Can you remember before Skinandis it was Eve's.
Now that DJ in there was good but cannot remember his name.
Skinandis should get him to make a comeback. Does anyone know his name?

----------


## Naefearjustbeer

The saturday night DJ in skinnandis hasnt changed since Brian Cardosi bought the place not sure about the friday nights though!

----------


## wickchick

The waterfront DJ is my mate , i will tell him that your enjoying it   :Grin:   i am sure he will be pleased   ::

----------


## scotsboy

> Can you remember before Skinandis it was Eve's


  ::  I thought it was Flicks.

DJ used to be Charlie McFadyen a long time ago.

----------


## JammyDodger69

Wasn't one of the DJ's called Richie can't remember his lastname

----------


## moncur

I think the waterfront is a dreadful place to go. I played with my band there last night and the place was just a dive. the place lacked atmosphere, the sound system was abismal, there was no bouncers by the stage to stop folk gettin on stage when they shouldnt be.
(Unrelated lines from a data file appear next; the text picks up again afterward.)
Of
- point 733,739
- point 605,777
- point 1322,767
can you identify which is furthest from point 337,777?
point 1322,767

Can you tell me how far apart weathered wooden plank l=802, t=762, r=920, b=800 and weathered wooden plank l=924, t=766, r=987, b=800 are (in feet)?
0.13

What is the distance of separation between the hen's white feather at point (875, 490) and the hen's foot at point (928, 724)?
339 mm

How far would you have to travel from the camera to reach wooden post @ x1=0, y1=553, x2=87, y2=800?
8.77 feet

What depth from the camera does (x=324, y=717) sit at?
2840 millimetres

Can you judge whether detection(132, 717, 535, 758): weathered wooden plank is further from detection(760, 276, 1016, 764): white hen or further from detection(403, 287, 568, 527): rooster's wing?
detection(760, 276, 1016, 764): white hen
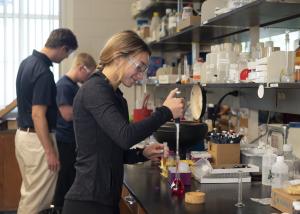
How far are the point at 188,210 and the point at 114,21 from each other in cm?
324

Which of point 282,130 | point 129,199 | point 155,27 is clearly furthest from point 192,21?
point 129,199

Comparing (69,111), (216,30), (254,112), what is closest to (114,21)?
(69,111)

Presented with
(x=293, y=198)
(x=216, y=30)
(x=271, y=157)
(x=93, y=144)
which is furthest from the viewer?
(x=216, y=30)

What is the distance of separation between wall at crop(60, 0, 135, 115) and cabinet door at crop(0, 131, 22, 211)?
98cm

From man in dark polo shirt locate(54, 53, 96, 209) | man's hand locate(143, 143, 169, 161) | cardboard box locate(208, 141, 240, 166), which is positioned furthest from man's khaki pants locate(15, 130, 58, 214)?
cardboard box locate(208, 141, 240, 166)

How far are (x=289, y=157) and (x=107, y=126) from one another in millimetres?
836

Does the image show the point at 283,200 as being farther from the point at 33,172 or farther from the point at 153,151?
the point at 33,172

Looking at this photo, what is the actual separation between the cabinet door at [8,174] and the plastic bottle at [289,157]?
9.01 ft

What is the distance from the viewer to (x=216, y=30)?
273 cm

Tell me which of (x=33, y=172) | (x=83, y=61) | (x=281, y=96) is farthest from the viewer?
(x=83, y=61)

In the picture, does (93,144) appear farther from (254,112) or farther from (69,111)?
(69,111)

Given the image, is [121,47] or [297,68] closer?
[121,47]

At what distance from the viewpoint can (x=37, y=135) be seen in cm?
283

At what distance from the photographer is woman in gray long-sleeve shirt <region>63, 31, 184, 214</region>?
147 cm
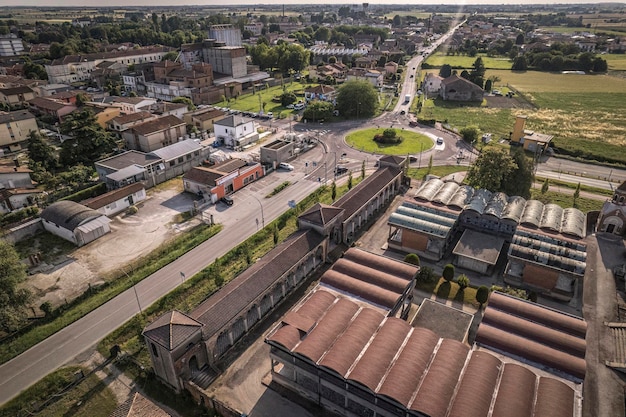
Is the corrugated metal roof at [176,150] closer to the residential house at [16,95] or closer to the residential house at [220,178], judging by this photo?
the residential house at [220,178]

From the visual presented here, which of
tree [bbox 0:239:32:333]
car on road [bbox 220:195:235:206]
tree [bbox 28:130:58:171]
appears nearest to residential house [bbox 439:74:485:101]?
car on road [bbox 220:195:235:206]

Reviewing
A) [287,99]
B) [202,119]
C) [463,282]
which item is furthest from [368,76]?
[463,282]

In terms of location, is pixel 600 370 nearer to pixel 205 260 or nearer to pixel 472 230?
pixel 472 230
I dont know what is considered busy in wick but give me skinandis anyday.

----------


## Dali

> i think the waterfront is a lot better nowadays,
> LESS underagers and a lot better DJ who plays recent tunes rather than last years music and at a fiver every saturday night even if it is a band makes it better Value than Skinandies.


 A fiver to get in the place doesnt open till 12. Then the last time i was in 2 weeks ago the music stoped and lights came on at 1:50 . where is the value in that .
Atleast in Skinandies it opens early and shuts at 2:30

----------


## hails4

i think the waterfront and skins is poor its the same folk out week in week out same crack every time and nothing seems make the place any more worth going to, i mean come on £5 for two hours then pay more for your drinks when you get in, at least with a place like wetherspoons or top joe's theres no charge to get in fair enough theres no music but at least you can hear one another and leave at any time and not regret paying £5 to get in! as for underagers there is plenty who slip through both i was doing it when ii was 16 and i know people now younger than that still getting in. theres nothing up here worth going to and when ever there is it usually dies out in a few weeks, we just need something that is appealing and offers something new at least once a month to keep us intrested then maybe more people will start getting out to these places.  ::

----------


## thursomannie

Hi Localgirl,

I think I know the DJ you are talking about when it was Eve's

Wasnt he called something like Moon Boots or something like that as I used to go to Eve's and I thought his DJing was brill.

Charlie only played a couple of times when it was Eve's but he did play in the Flicks for ages before it changed to Eve's. Showing my age now...lol

I used to go to the place every weekend when it was Eve's but been to Skinandi's a few times now and I think the DJ there is totally crap and I never hardly go to the place now. 

*Bring Back Moon Boots* should get a petition going.   :Grin:

----------


## dogman

the dj in the waterfront is terrible. its the same songs in the same order every week. he needs to throw away his copy of now 58 and get some good tunes.

----------


## caithnessgirl

[quote="hails4"]i think the waterfront and skins is poor its the same folk out week in week out same crack every time and nothing seems make the place any more worth going to....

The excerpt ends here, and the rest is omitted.